I thought I’d talk a little bit about costs involved with drop catching, and the significant costs involved.
Firstly you need membership to Nominet, which costs £400+vat and then £100+vat per year, additionally you will need DAC membership is £25+vat per year on top again.
You require all of these to gain access to the basic systems which you will need to run a drop catching script.
Once you have your Nominet account, you have 3 main options…
Option 1: You can buy a script at around £10,000 for what is considered the best available to the public. There are cheaper ones often in slower high level languages, but when you’re talking in millisecond speeds, you need as fast a language as you can get. Lower level languages have a steeper learning curve, and thus cost more to have developed.
Option 2: Alternatively you can code your own script and spend months, years honing the intricacies of low level network programming, working out which language is faster for the specific job etc. Those who code their own software are often the fastest and most successful but have many years experience, generally they have been drop catching for 5, 10 or more years.
Additionally with Option 1 and 2, you will need Suitable Dedicated Server hosting. Any old server won’t be “fit for purpose”, you one which is close to the nominet servers, and in general you are looking at £300+ per month, I just checked a reliable provider and the yearly price was £3,651.60 inc basic support. If you are competent with Linux server management, you can save some money there. Server management can be £150-300 per month depending on who, where and how much “support” you need. The support is generally to install software, update software, patch security issues, fix faults, etc.

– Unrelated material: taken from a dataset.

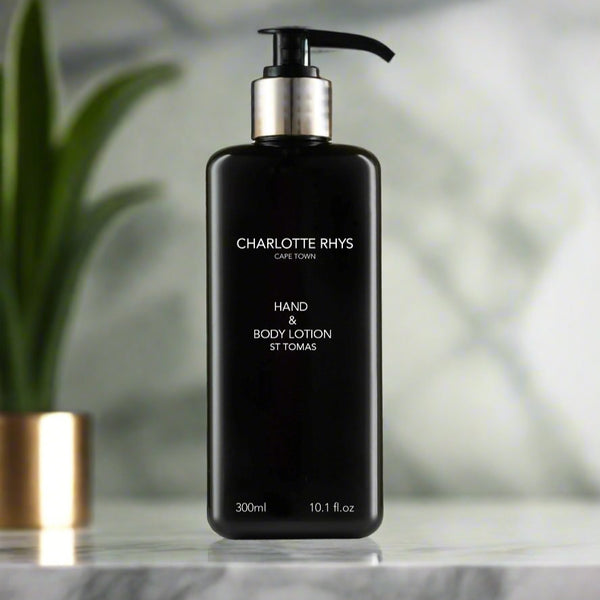 A black pump bottle of Charlotte Rhys Hand & Body Lotion with a label that reads 'Hand & Body Lotion, 300ml'. The bottle is placed on a marble surface with a plant in the background.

Option 3: Lastly, you can lease or rent a “catch system”, these can be as high as £1,000 a month for the top catchers, who are usually self coders (Option 2), but the average is around £400 per month for the best chance systems. As with script purchases, there are other options available, I’m working on averages and easy for the context of this post.
Drop Lists and Metrics
In addition to Option 1, 2 and 3, you will need access to “Drop Lists”, which are lists of domains due to drop on specific days and often you need “Metrics” which is information such as how many back links a domain has, what domain authority it has, things like that. Metrics are a whole other category, and not for this post.
Some basic drop lists are free, others are up to £15 per month. Metrics Data can be upto £4o per month but includes drop lists. Again cheaper limited options do exist, DCE.co.uk is once such example.
Drop Lists take some time to go through, and it takes a degree of skill to know what is of value, and what is trash. This again isn’t for this post.
On top of this are the nominet registration costs, which are £5+.
Sales and Stock
Like all businesses, we have to hold stock, 100s or 1,000s or domain names, at £5ish per year. Sales are not regular, and we expect to sell around 5-10% of our stock per year, which means they need to sell at enough to cover our costs, pay our bills, buy new stock (which is from previous owners, auctions and catching) and pay wages on top.
The bottom line is, it isn’t cheap to operate in this niche. I hope this goes some way to explain why drop caught domains are not sold for the price they are purchased for. Its not the domain you are paying for, its the time and costs taken to obtain, the skill learned to recognise it and the money invested up to this point.
Drop Catching IS a business, and as such it has overheads. Above are just a few such overheads. Remember this when you’re looking buy.